• SET TASKS:
A. In the Diamond Cut article, shorten the paragraph that begins "Chuck Pratt of The Pittsburgh Press" while keeping its main facts.
B. According to the Diamond Cut article, in which studio was the album recorded?
C. Extend the Diamond Cut article past its final paragraph.

Studio album by Bonnie Tyler
- Released: February 1979
- Recorded: 1978
- Studios: RAK Studios, London
- Genres: Country, pop rock
- Length: 35:01
- Label: RCA Victor
- Producers: Robin Geoffrey Cable; Ronnie Scott; Steve Wolfe;

Bonnie Tyler chronology
| Natural Force (1978) | Diamond Cut (1979) | Goodbye to the Island (1981) |

Singles from Diamond Cut
- "Louisiana Rain" Released: 1 December 1978; "My Guns Are Loaded" Released: February 1979; "What a Way to Treat My Heart" Released: March 1979; "Too Good to Last" Released: 1979;

= Diamond Cut (Bonnie Tyler album) =

Diamond Cut is the third studio album by Welsh singer Bonnie Tyler. It was released in February 1979 by RCA Records.

== Critical reception ==
Chuck Pratt of The Pittsburgh Press described the album as "a charmer", but stated that none of the songs were "blockbuster", like "It's a Heartache" from her previous album. He highlighted "The Eyes of a Fool", "What a Way to Treat My Heart" and "Louisiana Rain" as the best tracks.

== Singles==
The album first single was Louisiana Rain a Tom Petty cover, and it reached n.50 in UK Airplay Charts . The second single was My Guns Are Loaded hit in France and Canada. What a Way to Treat my Heart failed to chart and a final single was Too Good To Last a top 6 airplay hit in Spain .

• STORED DATA:

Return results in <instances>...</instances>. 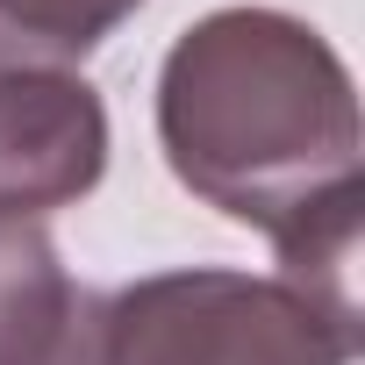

• TASK ANSWERS:
A. Chuck Pratt of The Pittsburgh Press called the album "a charmer." He said it had no "blockbuster" like "It's a Heartache" from her previous album, and he singled out "The Eyes of a Fool," "What a Way to Treat My Heart" and "Louisiana Rain" as its best tracks.

B. RAK Studios, London.

C.
== Track listing ==

Diamond Cut — Standard edition
| No. | Title | Length |
|---|---|---|
| 1. | "If You Ever Need Me Again" | 3:32 |
| 2. | "Too Good to Last" | 3:46 |
| 3. | "What a Way to Treat My Heart" | 3:34 |
| 4. | "The Eyes of a Fool" | 3:18 |
| 5. | "Bye Bye Now My Sweet Love" (Alan Tarney) | 3:01 |
| 6. | "Louisiana Rain" (Tom Petty) | 4:29 |
| 7. | "Baby I Just Love You" | 3:01 |
| 8. | "Words Can Change Your Life" | 3:45 |
| 9. | "My Guns Are Loaded" | 3:45 |
| 10. | "I'm a Fool" | 3:21 |
| Total length: |  | 35:32 |

== Personnel ==

- Bonnie Tyler – vocals
- Robin Geoffrey Cable – engineer
- Martin Jenner – acoustic guitar, electric guitar, steel guitar, slide guitar
- Steve Wolfe – acoustic guitar, background vocals
- Kevin Dunne – bass guitar
- Dave Markee – bass guitar
- Ed Hamilton – electric guitar
- Alan Tarney – electric guitar
- Gary Waghorn – electric guitar
- Hugh Burns – electric guitar, mandolin
- Mike Barker – dobro
- Neil Adams – drums
- Henry Spinetti – drums
- Graham Smith – harmonica
- Tony Lambert – keyboards
- Pete Wingfield – keyboards
- Jasper – Moog synthesizer, bells, cowbell
- Chris Mercer – tenor saxophone
- Frank Tomes – tuba
- Mike McNaught – string, oboe and French horn arrangements
- John Cameron – arrangement on "(The World is Full of) Married Men"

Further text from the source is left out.